Would adding chopped nuts affect the brownies negatively?

Thank you!
# Posted By Kathie | 2/5/13 2:27 AM
Does coconut flour have antimicrobial properties as the coconut flakes and oil do?
Thanks!
# Posted By Lesley | 2/7/13 9:04 PM
Thank you for all of the recipe development you do and for sharing why coconut sugar is not sustainable. I didn't know that and recently bought a package to try. I haven't used it yet, but knowing this will not buy more.
# Posted By Kelly | 2/13/13 11:15 PM
Looking for a pasta reciepe using coconut flour. Can you help?
# Posted By Kathy | 2/20/13 1:08 PM
Does coconut flour have to be stored in a refrigerator ? If not how long of a shelf life does it have? Thanks
# Posted By Pat | 2/21/13 9:43 AM
Am totally new to this and haven't tried anything yet. I see some of the coconut recipes mention sifting. Not being much of a cook to start with, does coconut flour have to be sifted when using in baked goods?
# Posted By Linda | 3/2/13 2:55 PM
Have you experimented with using ground chia seeds as a binder in coconut flour baked goods?
# Posted By Diane | 3/5/13 10:34 AM
Linda: Unless the recipe specifically calls for sifting, you won't have to. Just be sure to break up any big chunks the coconut flour may have and never pack it into the measuring cups/spoons.

Something I personally do when I'm scooping coconut flour out of a bag is smash the chunks with the measuring cup then fluff it a few times by scooping some up and dropping it back in. Then I dip the cup in, fill and level it off. This ensures that you won't end up with too much flour.
# Posted By Sarah:) | 3/5/13 9:50 PM
I am a little confused. I thought the point of using coconut flour was to have a gluten free product, but people are saying to add eggs and that you cannot sub all of the regular flour with coconut flour. Can anyone explain this to me? Thanks!
# Posted By Ann | 3/23/13 7:13 PM
Ann, eggs don't contain gluten. I do not see any comments for this brownie recipe that suggest this recipe should have any other flour except coconut flour. If you are trying things on your own and don't need to be gluten free they say you can reduce the amount of regular flour by using substituing some of the flour with coconut flour. And if you are trying to convert one of your recipes to be 100% coconut flour the ratio from wheat flour to coconut flour is not 1:1. You will need to experiment with that.
# Posted By Roni | 3/26/13 8:13 PM
Thanks Sarah!
# Posted By Linda | 3/26/13 10:06 PM
So can you do all stevia for the sugar and agave for the syrup ?

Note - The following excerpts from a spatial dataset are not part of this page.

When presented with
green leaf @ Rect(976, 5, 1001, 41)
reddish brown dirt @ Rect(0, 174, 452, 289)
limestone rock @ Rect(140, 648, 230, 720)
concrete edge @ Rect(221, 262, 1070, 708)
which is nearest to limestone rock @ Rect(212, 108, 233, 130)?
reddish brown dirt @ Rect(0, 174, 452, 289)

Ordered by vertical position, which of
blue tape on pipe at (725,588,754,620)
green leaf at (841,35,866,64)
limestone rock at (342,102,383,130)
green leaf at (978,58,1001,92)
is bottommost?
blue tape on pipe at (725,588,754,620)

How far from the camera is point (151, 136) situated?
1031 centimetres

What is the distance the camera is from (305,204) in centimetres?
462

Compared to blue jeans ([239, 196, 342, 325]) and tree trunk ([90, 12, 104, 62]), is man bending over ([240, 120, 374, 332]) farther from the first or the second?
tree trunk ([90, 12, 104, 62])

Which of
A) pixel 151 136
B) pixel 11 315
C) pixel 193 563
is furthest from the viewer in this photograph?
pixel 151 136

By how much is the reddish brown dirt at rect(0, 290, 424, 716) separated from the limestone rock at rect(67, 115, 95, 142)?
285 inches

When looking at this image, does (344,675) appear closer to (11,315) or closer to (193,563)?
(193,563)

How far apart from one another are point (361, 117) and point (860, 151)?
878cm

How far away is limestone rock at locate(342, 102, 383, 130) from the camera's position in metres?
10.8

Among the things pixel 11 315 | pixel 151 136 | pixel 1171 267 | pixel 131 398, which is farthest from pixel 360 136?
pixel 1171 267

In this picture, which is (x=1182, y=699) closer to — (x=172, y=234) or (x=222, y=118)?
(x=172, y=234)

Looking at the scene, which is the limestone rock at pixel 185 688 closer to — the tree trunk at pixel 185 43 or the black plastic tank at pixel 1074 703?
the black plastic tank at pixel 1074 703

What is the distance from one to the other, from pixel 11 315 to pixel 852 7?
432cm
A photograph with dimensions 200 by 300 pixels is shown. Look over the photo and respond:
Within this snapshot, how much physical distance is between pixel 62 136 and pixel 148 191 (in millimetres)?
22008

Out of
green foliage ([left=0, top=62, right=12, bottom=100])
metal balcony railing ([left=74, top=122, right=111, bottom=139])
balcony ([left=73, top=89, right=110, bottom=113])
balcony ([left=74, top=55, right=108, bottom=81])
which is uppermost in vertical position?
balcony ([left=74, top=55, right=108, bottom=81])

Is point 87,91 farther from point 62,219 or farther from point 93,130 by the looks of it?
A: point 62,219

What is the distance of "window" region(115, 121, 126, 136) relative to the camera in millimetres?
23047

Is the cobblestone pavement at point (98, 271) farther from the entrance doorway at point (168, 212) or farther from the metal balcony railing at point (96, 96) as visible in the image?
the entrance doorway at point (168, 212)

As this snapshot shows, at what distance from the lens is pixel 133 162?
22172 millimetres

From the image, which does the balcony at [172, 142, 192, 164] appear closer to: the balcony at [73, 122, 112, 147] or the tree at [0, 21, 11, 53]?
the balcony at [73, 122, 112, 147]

# Posted By Tracey M | 9/21/13 7:28 PM
Is this the recipe on the back of the Tropical Traditions bag of coconut flour? I lost the one that I saved and don't have a bag right now. I love that recipe and hoping this is the same one.
# Posted By Sybil | 3/8/14 5:44 PM
Sybil - this is the same one!
# Posted By Sarah S. | 3/9/14 3:55 PM
I make organic dog treats and have a dog with wheat allergies. I am very excited to use the coconut flour but I need a little help. The original "pupcake" recipe calls for 1 cup of all purpose flour and 1 cup of wheat flour. I would like to substitute with both brown rice flour and coconut flour, respectively. Would brown rice flour even be a good substitution for the AP flour? What would my measurements be? 3/4 coconut flour per substitution?

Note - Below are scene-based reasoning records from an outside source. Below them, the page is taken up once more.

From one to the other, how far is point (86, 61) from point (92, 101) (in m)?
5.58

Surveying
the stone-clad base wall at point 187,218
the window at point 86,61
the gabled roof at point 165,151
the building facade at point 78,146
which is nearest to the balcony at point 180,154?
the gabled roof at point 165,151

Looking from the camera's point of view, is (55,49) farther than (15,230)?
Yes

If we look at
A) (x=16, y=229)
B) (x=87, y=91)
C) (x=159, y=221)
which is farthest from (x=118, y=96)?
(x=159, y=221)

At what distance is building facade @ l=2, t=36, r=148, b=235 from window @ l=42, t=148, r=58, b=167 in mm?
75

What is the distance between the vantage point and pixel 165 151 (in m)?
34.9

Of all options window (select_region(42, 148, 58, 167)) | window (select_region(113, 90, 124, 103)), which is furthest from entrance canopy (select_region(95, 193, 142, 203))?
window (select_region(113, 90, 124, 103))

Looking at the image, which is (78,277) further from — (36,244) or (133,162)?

# Posted By Mignon | 3/18/14 4:58 PM
Hello, I am a newbie...and I mean baby....trying to change my lifestyle and eating habits...used coconut flour for the first time this weekend...boy, what a mess!!

I had thin beef I dipped in egg and coated with coconut flour, then I put them in a little almond oil in a fry pan. It looked like it was working, but then I noticed the flour was falling off the meat and boy was it grainy. I tried to make gravy using the what was left in the pan...I even tried to make a rue using the remaining flour and water...another mess. I used almond milk to thicken the gravy. At first it seemed to be working...thinking I could make the gravy and put the put back in the pan, but then it all got gloopy (technical term) again. In the end, I saved the meat in the refrig, marking the container "disaster" to try and "fix" it with another stock of some kind. I ended up cooking my remaining meat with crisco and bread crumbs (I didn't eat it!). What am I doing wrong...I'm making the biggest mess of things and I want so badly to do well. Any help or direction would be appreicated!!